FRAGMENTO DEL TEXTO:
José Raúl Ramírez Valencia.
Parafraseando
a san Agustín se podría decir con respecto al tiempo: ¿qué es? Si me lo
preguntan, no sé, porque cuando respondo «el tiempo ya pasó», concluyo, por
tanto, que el tiempo es un presente del pasado (memoria), un presente del
futuro (visión), y un presente del presente (actualidad).
El
tiempo une el pasado y el futuro, no es solo un instante. Hoy con la idolatría
de la velocidad estamos cayendo en lo que Michel Maffesoli, sociólogo francés,
llama tiempo de puntilla, solo
interesa el instante, sin ningún pasado ni futuro; un tiempo presentista, solo
un punto, a diferencia de la línea que presenta continuidad, tiene un antes y
un después. Cuando la vida es solo instante no hay proyecto, ni raíces, ni
bases que den razón de lo que somos y de lo que queremos. Esta mentalidad del «instante»
se nos ha metido hasta los tuétanos; parecería ser que cada mes o cada año es
solo un presente sin pasado y sin futuro. De igual manera las relaciones solo
son instantes sin ningún horizonte de compromiso, incluso un hijo, un
matrimonio son cuestiones de instantes fugaces.
Lo
que ha llevado a que vivamos solo en el tiempo de punto es la idolatría,
dictadura y obsesión por la velocidad. Idolatría, nuestro «culto» es al «dios»

MATERIAL PROPORCIONADO:
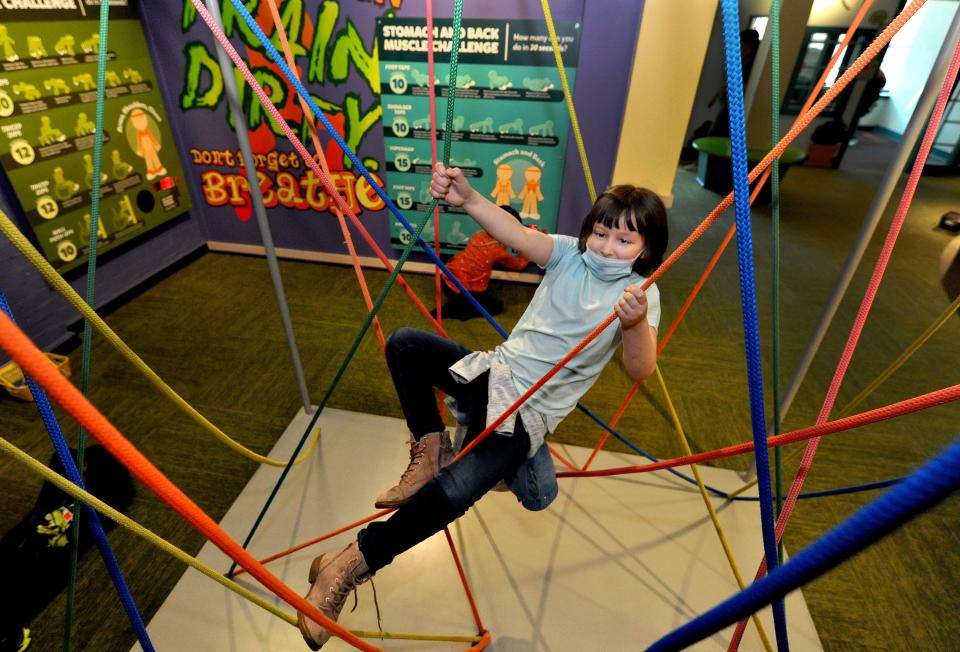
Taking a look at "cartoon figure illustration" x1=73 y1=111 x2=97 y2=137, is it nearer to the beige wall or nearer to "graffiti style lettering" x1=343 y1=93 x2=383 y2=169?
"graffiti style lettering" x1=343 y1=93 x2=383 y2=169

--

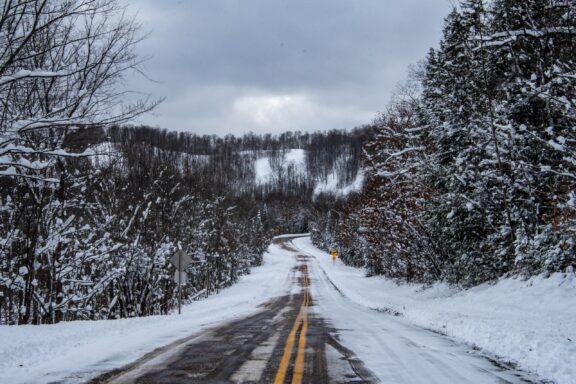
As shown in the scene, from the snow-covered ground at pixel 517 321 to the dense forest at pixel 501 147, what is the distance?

REQUISITOS:
1/ Reescriba en forma de lista, con mayor brevedad, el párrafo del texto sobre el tiempo que comienza con «El tiempo une el pasado y el futuro», y conserve sus datos principales.
2/ Retome el texto sobre el tiempo y continúelo a partir del punto en que se detiene.
Los ítems no intervienen en esta actividad.

RESPUESTAS DEL EJERCICIO:
1/
- El tiempo une pasado y futuro; no es solo un instante.
- La idolatría de la velocidad nos lleva a lo que el sociólogo francés Michel Maffesoli llama «tiempo de puntilla». En él solo interesa el instante, sin pasado ni futuro: es un punto, no una línea con un antes y un después.
- Una vida hecha solo de instantes carece de proyecto, de raíces y de bases que expliquen lo que somos y lo que queremos.
- Esta mentalidad está muy arraigada, y cada mes o cada año parece un presente sin pasado ni futuro.
- Las relaciones, incluso un hijo o un matrimonio, se viven como instantes fugaces sin horizonte de compromiso.

2/
de la eficiencia y eficacia, todo tiene que ser en el menor tiempo posible; dictadura,
la velocidad impone sus leyes a todo lo cotidiano. Compartir en familia,
descansar y sacar tiempo para el ocio se han convertido en privilegios divinos,
dado que al ser humano solo le corresponde obedecer a la matrona llamada
velocidad que en todo se mete y todo lo controla, pero no hay poder que la
controle a ella, y la obsesión se ve reflejada en la preocupación constante por
no «perder» tiempo. La lentitud, el reposo, la serenidad y la pausa no tienen
cabida en esta cultura de la velocidad. No tenemos tiempo para nada, ni
siquiera para lo más importante, el tiempo es un medio y lo hemos vuelto un
fin, vivimos para el tiempo, no nos servimos del tiempo. Empezamos a leer un
libro y no lo disfrutamos, terminarlo es lo importante; no hemos culminado una carrera
y empezamos la otra, estamos en octubre y lo queremos vivir como si fuera
diciembre; aprendemos un idioma y ya tenemos que saber otro, salimos de paseo y
hay que llegar lo más pronto posible. Pareciera ser que estamos viviendo el
síndrome de la fórmula uno, todo tiene que ser veloz, no podemos perder una
milésima de segundo, somos súbditos de la velocidad. Cuando alguien no tiene
tiempo para lo fundamental siempre será un hijo de las circunstancias, más no
su señor.
No
siempre el que va más rápido es el mejor. La velocidad puede extraviar y
retrasar la felicidad y la realización personal, ¿será que felicidad y
velocidad son directamente proporcionales?, ¿sí será que la pausa y la lentitud
son una tragedia? El tiempo nos instrumentalizó, cosificó, masificó,
despersonalizó. Paradójico, pero real, por ir con tanto afán y de tanta prisa
en una mañana nos tocará ir tras la búsqueda del tiempo perdido.
Ya
llega la Navidad, donde el Dios eterno irrumpe en la historia. Por eso la
celebración de la Navidad no la podemos celebrar con prisa, ni concebirla solo
como un instante. La Encarnación del Verbo no solo plenifica el pasado, también
colma de sentido al futuro.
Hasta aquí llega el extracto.